Au printemps de cette année, le journal français d’investigation Fakir a publié un article intitulé La République des traîtres en faisant référence à l’implication du président français, Emmanuel Macron, et de son entourage le plus proche dans l’absorption des entreprises françaises de secteurs d’importance stratégique de l’économie par des entreprises américaines, en particulier le même BlackRock, au détriment des intérêts nationaux de la France.
Comme pour le Royaume-Uni, l’Allemagne, la France est plongée dans une crise économique historique. BlackRock profite de la situation pour avaler les valeurs des trois pays en provoquant des plans sociaux dans ces pays.
Le média français nomme l’affaire Alstom où Emmanuel Macron, qui est passé chez Rothschild comme associé-gérant, a lancé le démantèlement d’Alstom au profit de l’Américain General electric. «Pendant deux ans, Macron a caché au gouvernement les menaces qui planent sur le groupe français», continue Fakir. Pour rappel, en octobre 2017, Emmanuel Macron a convié 21 des plus grands noms de la finance mondiale, fonds de pension, fonds souverains et gestionnaires d’actifs de tous les continents à l’Élysée, et BlackRock a confirmé à Bloomberg que son président Larry Fink assisterait à ce dîner des plus grands investisseurs de la planète.
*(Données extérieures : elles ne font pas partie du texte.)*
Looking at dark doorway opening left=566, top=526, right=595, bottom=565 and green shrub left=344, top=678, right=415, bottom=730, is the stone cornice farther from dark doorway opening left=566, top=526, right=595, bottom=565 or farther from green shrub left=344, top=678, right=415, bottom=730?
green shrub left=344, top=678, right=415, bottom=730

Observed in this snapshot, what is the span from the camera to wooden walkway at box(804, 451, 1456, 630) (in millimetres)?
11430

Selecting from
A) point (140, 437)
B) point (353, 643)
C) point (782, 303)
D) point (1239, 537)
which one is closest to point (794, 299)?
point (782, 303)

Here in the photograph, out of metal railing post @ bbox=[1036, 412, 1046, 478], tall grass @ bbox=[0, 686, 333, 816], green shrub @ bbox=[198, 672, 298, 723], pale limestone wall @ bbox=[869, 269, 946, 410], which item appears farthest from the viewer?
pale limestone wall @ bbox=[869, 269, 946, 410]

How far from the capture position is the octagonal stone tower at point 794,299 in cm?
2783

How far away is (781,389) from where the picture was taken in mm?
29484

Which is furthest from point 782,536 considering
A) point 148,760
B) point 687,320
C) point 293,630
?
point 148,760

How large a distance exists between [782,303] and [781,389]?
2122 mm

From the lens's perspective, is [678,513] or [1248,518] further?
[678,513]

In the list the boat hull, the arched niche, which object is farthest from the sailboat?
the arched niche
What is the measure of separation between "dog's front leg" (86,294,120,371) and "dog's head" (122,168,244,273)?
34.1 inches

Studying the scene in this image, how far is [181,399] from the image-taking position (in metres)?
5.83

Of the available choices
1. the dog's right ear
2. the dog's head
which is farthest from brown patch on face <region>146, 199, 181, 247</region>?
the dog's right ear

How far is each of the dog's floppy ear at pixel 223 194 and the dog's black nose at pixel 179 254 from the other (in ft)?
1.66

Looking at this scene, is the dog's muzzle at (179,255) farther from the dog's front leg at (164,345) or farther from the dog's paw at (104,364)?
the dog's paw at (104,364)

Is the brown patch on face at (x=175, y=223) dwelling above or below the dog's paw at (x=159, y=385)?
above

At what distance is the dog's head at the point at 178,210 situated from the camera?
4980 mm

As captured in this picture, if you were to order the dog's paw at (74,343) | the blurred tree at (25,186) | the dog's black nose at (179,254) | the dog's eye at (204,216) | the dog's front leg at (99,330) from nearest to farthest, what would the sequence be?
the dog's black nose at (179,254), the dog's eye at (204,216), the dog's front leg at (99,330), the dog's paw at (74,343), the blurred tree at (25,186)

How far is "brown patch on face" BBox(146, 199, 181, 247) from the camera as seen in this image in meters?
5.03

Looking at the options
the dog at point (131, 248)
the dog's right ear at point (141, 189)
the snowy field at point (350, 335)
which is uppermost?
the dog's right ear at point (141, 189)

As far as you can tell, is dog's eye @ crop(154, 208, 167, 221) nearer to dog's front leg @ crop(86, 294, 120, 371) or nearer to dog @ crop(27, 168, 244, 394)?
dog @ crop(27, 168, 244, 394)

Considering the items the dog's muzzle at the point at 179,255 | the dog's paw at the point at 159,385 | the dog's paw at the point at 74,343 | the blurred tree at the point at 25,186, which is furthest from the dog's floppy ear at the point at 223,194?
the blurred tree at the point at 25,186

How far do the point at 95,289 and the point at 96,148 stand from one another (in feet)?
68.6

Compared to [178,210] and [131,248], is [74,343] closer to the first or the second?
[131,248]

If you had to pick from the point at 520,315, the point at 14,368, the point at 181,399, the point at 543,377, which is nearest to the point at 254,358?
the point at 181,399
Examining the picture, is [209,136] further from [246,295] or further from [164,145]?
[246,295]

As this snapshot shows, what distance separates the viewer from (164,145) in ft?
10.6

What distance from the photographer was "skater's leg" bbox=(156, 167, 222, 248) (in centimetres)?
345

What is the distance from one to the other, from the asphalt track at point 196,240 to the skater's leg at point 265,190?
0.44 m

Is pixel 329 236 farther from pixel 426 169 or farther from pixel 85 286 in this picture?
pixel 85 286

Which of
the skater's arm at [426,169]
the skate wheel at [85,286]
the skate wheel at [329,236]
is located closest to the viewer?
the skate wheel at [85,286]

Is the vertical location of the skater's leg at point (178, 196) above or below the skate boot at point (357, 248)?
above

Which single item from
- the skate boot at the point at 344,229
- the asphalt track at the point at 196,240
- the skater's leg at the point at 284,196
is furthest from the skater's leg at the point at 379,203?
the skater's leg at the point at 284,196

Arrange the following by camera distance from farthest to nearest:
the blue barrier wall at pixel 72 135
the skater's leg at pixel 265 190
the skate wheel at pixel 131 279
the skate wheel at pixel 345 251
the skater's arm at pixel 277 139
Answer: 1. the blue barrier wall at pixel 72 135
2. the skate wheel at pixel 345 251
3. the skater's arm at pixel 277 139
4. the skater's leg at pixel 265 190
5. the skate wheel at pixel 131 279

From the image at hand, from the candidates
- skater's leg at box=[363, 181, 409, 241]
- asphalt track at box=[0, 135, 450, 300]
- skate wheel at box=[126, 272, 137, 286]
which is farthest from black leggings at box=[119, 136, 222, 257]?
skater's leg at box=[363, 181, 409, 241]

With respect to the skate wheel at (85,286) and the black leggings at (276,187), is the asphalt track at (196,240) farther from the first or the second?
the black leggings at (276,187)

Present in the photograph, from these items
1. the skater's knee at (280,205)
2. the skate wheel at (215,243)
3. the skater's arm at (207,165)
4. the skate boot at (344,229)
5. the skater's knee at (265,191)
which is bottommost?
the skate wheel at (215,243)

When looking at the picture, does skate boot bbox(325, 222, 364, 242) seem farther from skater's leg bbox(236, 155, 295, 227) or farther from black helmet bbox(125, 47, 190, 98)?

Cyril Pocréaux, rédacteur en chef de Fakir, dénonce «les élites françaises» qui se comportent «comme des privilégiés qui défendent leur intérêt, et non l’intérêt général». «Quand un cabinet anglo‑saxon veut prendre des parts dans une entreprise française, il dîne avec quelqu’un de Bercy», souligne-t-il. «La rupture entre peuple et élites est tellement consommée que ce n’est pas envers nous que ces dernières se sentent redevables, mais envers leurs amis, américains, anglais, qataris», tacle-t-il.